First of all, if a managed environment is JIT enabled, then there isn’t much difference in the execution time, because what ends up executing is machine code as well.
Better it is better optimized for the processor where the application is running as opposed to statically compiled applications.
My complaint was mostly in areas described below.
No use of GC friendly algorithms. Just use new everywhere without thinking on the consequences. If the GC implementation is not parallel, it will slow down the application.
Or not using mutable data structures when the contents are changing a lot.
Copying data with for loops, instead of using the proper runtime API calls to do byte bulk copies, which usually map to DMA operations.
Using O(n) algorithms when O(n log n) exists for example.
Plus, many of the complaints I see against managed environments are from people without proper compiler development background.
Any language with a runtime bigger than what C offers, will suffer from “managed environment complaints” if not used properly or if the runtime implementation sucks.
But in the end it is a developer usage/runtime implementation. There are no slow or fast languages, only implementations.
It is certainly possible that there is more work to be done, but to be honest the .NET framework has had a mobile phone implementation with JIT for ages and Microsoft has very competent people in that area. Android ran on a pretty average interpreter until 2.2 and stuff still ran decently. Even with the JIT added I find it somewhat unlikely that dalvik can beat the .NET compact framework JIT, but that is speculation, some benchmarks would be interesting.
I kind of suspect that the guy is on to something and there is some teething issue with networking in the libraries for third party apps. Certainly sounds like network performance is the issue, third party apps appear to run pretty snappily otherwise.
Actually the .Net JIT does not produce as good code as the Java one, because it lacks quite a few optimizations, mainly due to the way it works.
In Java world the code is partially JITted/interpreted, while in .Net the complete code is JITted before execution starts.
As for the Dalvik/.Net Compact, some benchmarks would be nice. But the .Net Compact Framework is already fast enough to produce XBox 360 games, so it should be ok even on mobiles.
I’m not sure I understand that. Wouldn’t separate network and UI rendering threads allow developers to have an application which keeps snappy all the time, only displaying a smooth “loading” screen when they can’t do anything without requested data from the network ? This alone can’t explain the 9s application load time.
Moreover, it seems that appplications don’t load anything in the background, and wait until the user asks for something by swiping to a pivot before looking for it. Is it really a good idea ?
Edited 2011-01-04 10:00 UTC
It’s not impossible that some toolkits consider network events as “normal” input events (like those from the mouse and keyboard). In addition, some toolkits (for instance SWT from Eclipse/IBM) impose that there is only one thread to manage UI related events; if that condition also extends to network events and thus imposes a single thread, then the door is open for serious lags… Which may explain why Opera started feeling totally incompetent when I moved and now have poor network conditions: sometimes, the whole UI hangs for seconds when a network request has been sent, to the point that I reported the problem on their forums asking for more “network resilience” and more intelligence as to resending requests that haven’t received a response after some time. I’ve had Opera wait for a response for 20+ hours!

• **Given information**:
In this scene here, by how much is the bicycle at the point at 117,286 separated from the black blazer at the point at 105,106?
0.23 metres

• **Exercise task**:
In the discussion of managed environments, until which version did Android run on a pretty average interpreter?

• **Expected answer**:
Until 2.2.